Zdecydowana większość ofert to wymagania z dupy. Patrzę na to i nie wierzę, że są ludzie, którzy ogarniają tyle programów, mają taką wiedzę i to wszystko w 2-3 lata doświadczenia XD Temat B2B pominę, to jest niezła beka, żeby jakiś młody, niedoświadczony miał zakładać działalność, odpowiadać majątkiem i rezygnować ze wszystkiego dla 3500-3800 zł na czysto.

"Klepanie excela za 3-4k" to jest mit. Patrzę po różnych branżach i zarobki są tylko dla naprawdę dobrych specjalistów z długim stażem, reszta nie różni się jakoś mocno od ofert na zadupiu, tyle, że jest ich więcej.
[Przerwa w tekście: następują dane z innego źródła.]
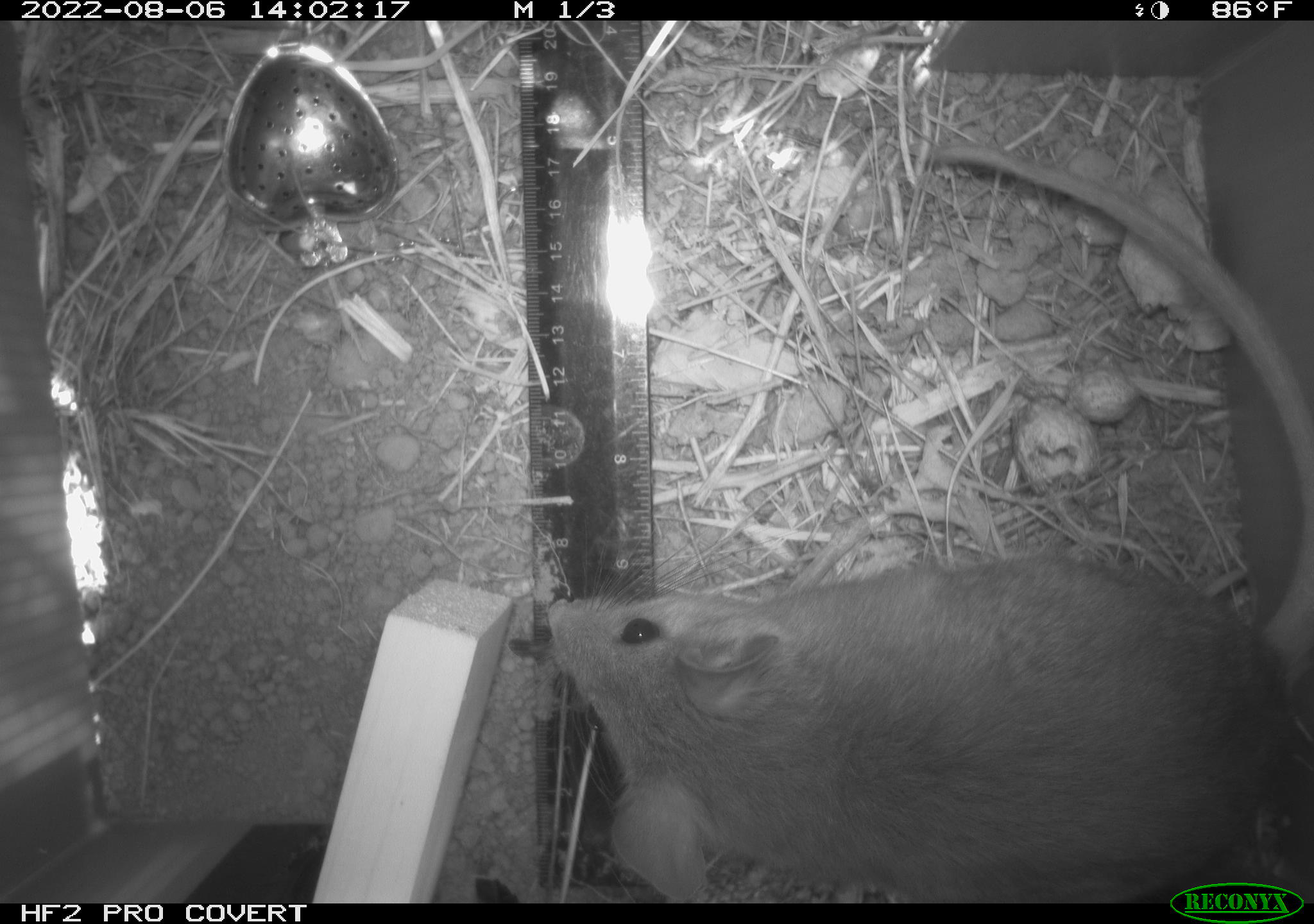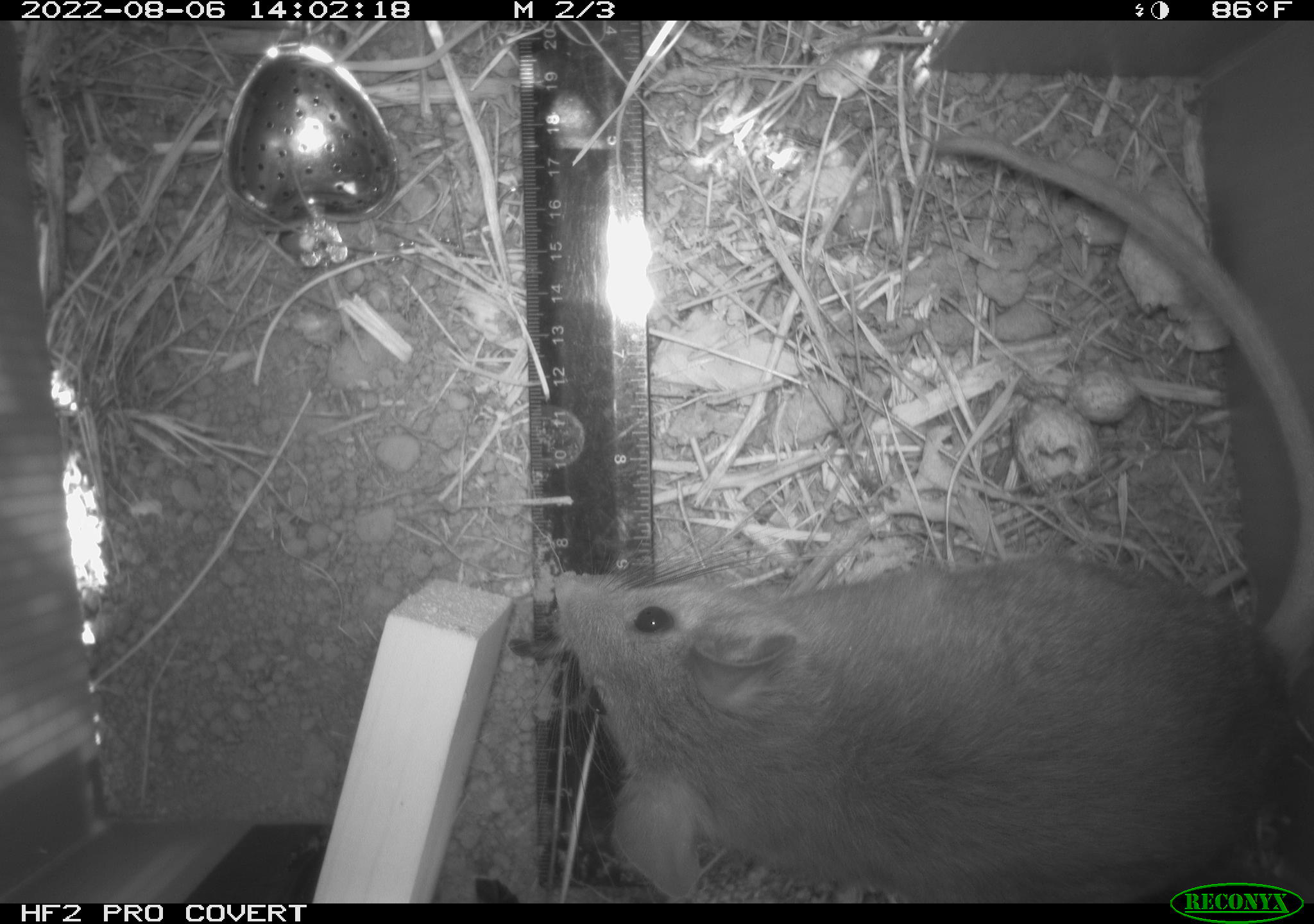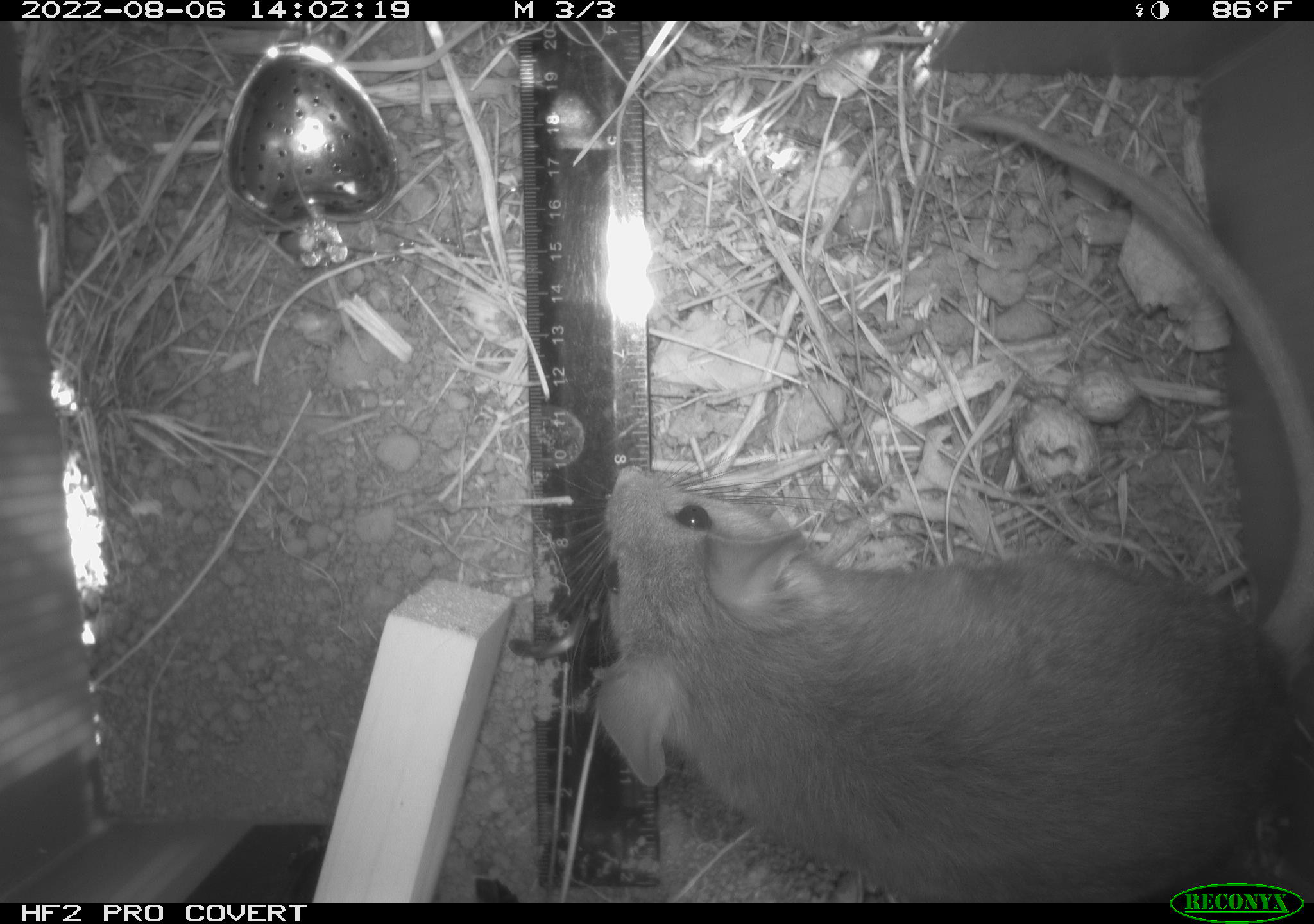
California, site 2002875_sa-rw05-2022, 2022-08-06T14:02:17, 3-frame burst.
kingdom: Animalia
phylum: Chordata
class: Mammalia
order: Rodentia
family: Cricetidae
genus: Neotoma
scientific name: Neotoma fuscipes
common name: dusky-footed woodrat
Dusky-footed woodrat (Neotoma fuscipes).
Zarobisz kilka stów więcej ,które oddasz na większe koszty życia.

#pracbaza #wroclaw #poznan #lodz #trojmiasto #praca #januszebiznesu
  • 79
  • Odpowiedz
@Sok_Mandarynkowy: To najczęściej wygląda tak, że w dużych miastach masz trochę wyższe zarobki ale koszty życia masz też większe więc wychodzi prawie to samo.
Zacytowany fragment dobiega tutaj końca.